Supplied text —
---
This is nothing like the Clinton Health Plan from 1993.

Senator Clinton has so far been running a smart campaign for President and her health care reform strategy is no exception.

She waited until after all of the leading Democratic, and most Republican, candidates had announced their plans and then stuck her plan right in the ideological middle of where her Democratic opponents put theirs. It also looks a great deal like a bipartisan plan enacted in Massachusetts and a bipartisan compromise in the works in California. So on the day it was released, it was correctly identified as being relatively “centrist.”

Predictably, Republicans tried to wrap 1993 and her failed health care reform effort around her new offering. But their attempts to resurrect memories of her catastrophic policy failure fell flat more often than not.

Former Massachusetts Governor Mitt Romney is a case in point. Before the day was up, Romney was on camera calling her new health plan, “Hillary Care.” But Senator Clinton’s plan is a virtual clone of the new Massachusetts health care law then Governor Romney signed and that he continues to say he is “proud of.”

So, Mrs. Clinton is out with a plan that looks very much like the new reform effort a leading Republican candidate signed into law.

Not something that would have occurred in 1993.

Reaction in the business community was also encouraging for Senator Clinton. The National Federation of Independent Businesses (NFIB) was an organization that had an outsized impact on defeating the 1993 effort because of the small business mandate that plan included.

Mrs. Clinton learned from that lesson—this time not including a small business mandate to buy insurance for their employees but including a very generous tax credit for those who do. As a result, an NFIB spokesman responded to the new Clinton plan release about as enthusiastically as the Clinton camp could have hoped for, “One of the standout features of this is it specifically looks to help small business owners, and that’s a good thing.” Now that’s a 360-degree turnaround from the group whose grass roots lobbying against the 1993 Clinton Health Plan was nothing less than devastating.

Even the health insurance industry trade association responsible for those famous “Harry and Louise” ads, also seen as key to defeating the 1993 plan, was cautiously supportive. The AHIP CEO said, “The new Clinton plan includes important ideas to make coverage more affordable.” But there was also a reference to all the very anti-insurance company rhetoric we have been hearing from Senator Clinton recently, “unfortunately some of the divisive rhetoric seems reminiscent of 1993.”

Many worry that this is just the old Clinton Health Plan and the old Hillary Clinton in election-year “sheep’s clothing.” There is some reason to worry about that.

In 1992, Bill Clinton’s campaign health plan drew from the pro-market “Managed Competition” proposals that mixed government incentives with free market health care that built on the private insurance markets.

But within days of taking office, President Bill Clinton announced that Hillary Clinton would chair a health care task force that ended up crafting a 1,400 page plan developed in secret that looked nothing like his campaign platform.

This one-and-a-half page Clinton Health Plan is clearly nothing more than a campaign-year outline of principles. By itself, that is generally what campaign-year policy proposals are.

Any piece of legislation reflecting this outline would run into the hundreds of pages—so there are lots of details left to be filled in.

On the one hand, that gives a new Clinton Administration lots of opportunity for mischief.
---
Data for review —
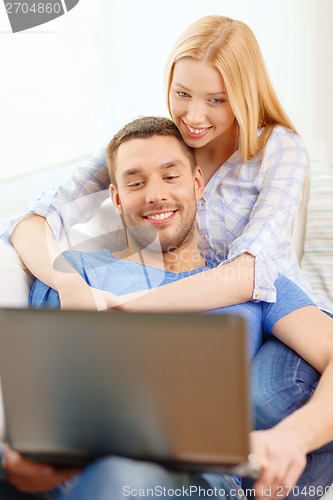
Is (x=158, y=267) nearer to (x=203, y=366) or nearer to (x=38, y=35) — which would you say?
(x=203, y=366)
---
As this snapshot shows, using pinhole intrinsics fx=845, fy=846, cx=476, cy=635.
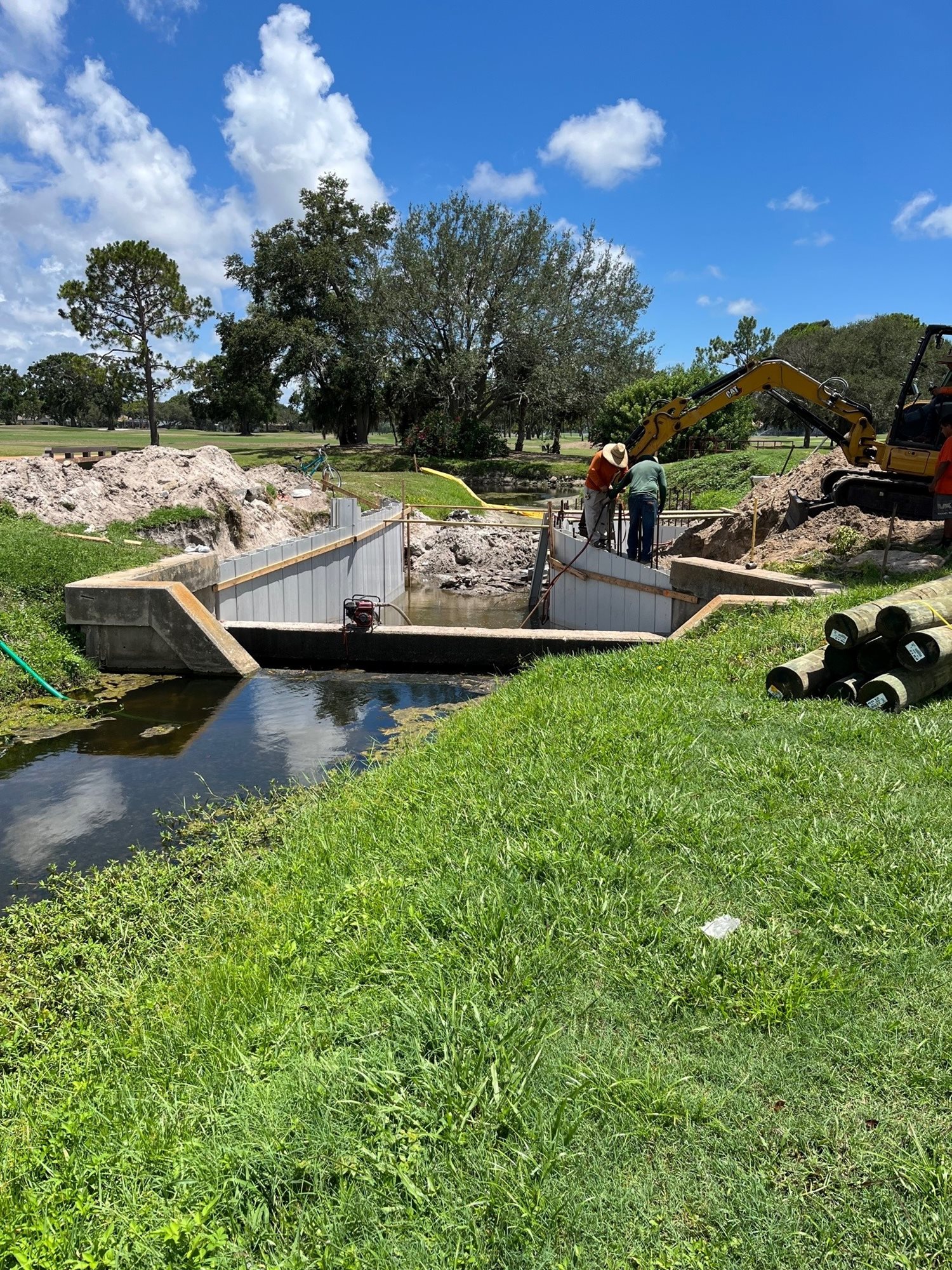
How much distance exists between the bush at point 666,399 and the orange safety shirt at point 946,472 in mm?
---
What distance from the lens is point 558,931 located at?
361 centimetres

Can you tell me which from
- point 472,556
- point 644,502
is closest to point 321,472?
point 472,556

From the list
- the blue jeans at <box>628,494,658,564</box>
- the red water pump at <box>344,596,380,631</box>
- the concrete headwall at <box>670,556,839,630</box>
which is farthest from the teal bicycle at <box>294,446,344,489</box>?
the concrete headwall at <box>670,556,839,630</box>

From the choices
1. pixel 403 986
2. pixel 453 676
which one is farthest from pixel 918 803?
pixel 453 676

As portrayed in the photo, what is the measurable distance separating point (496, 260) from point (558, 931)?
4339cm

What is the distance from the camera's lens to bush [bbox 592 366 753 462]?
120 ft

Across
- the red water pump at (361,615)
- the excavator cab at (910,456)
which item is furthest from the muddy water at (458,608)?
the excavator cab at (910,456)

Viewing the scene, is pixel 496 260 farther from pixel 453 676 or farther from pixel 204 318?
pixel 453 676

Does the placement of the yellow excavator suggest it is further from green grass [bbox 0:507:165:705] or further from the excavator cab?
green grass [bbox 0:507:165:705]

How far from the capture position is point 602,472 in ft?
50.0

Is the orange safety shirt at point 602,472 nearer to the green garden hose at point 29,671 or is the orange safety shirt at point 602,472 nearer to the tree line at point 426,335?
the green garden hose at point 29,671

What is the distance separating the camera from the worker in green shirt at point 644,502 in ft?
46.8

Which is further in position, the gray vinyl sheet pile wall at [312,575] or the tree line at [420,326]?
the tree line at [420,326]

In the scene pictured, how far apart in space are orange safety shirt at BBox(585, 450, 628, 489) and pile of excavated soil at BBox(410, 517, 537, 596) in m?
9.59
---
Problems to work on —
A) How many pages long does the article on Senator Clinton's health plan say her new plan is?
B) Transcribe the article on Senator Clinton's health plan from "Even the health" up to and including "private insurance markets.".

Set of answers —
A) One and a half pages.

B)
Even the health insurance industry trade association responsible for those famous “Harry and Louise” ads, also seen as key to defeating the 1993 plan, was cautiously supportive. The AHIP CEO said, “The new Clinton plan includes important ideas to make coverage more affordable.” But there was also a reference to all the very anti-insurance company rhetoric we have been hearing from Senator Clinton recently, “unfortunately some of the divisive rhetoric seems reminiscent of 1993.”

Many worry that this is just the old Clinton Health Plan and the old Hillary Clinton in election-year “sheep’s clothing.” There is some reason to worry about that.

In 1992, Bill Clinton’s campaign health plan drew from the pro-market “Managed Competition” proposals that mixed government incentives with free market health care that built on the private insurance markets.